Requirement: When you reach a picture, skip it, and retype every line below exactly.

Data excerpt:
= = = =
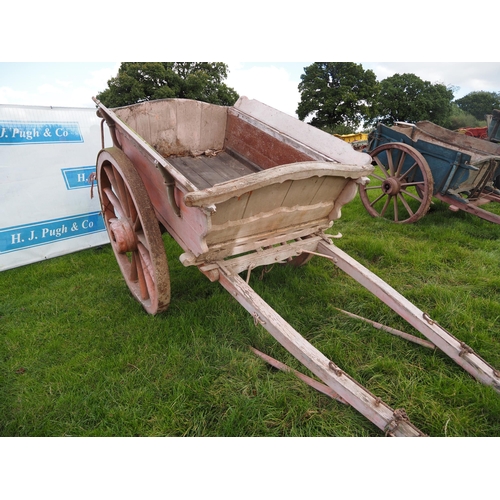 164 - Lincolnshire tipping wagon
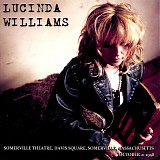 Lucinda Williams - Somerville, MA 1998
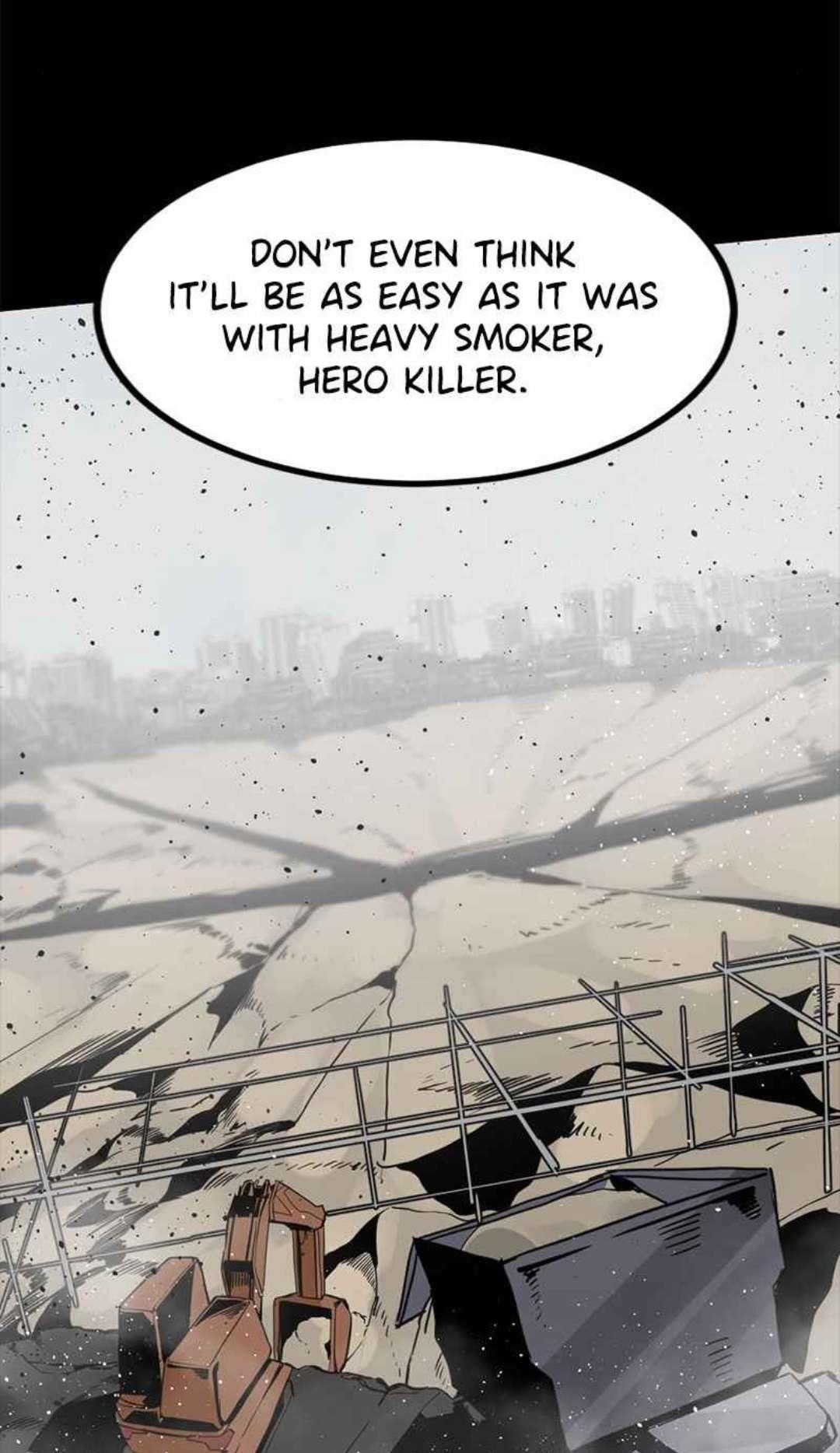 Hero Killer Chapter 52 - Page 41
= = = =
Response to the task:
 164 - Lincolnshire tipping wagon
 Lucinda Williams - Somerville, MA 1998
 Hero Killer Chapter 52 - Page 41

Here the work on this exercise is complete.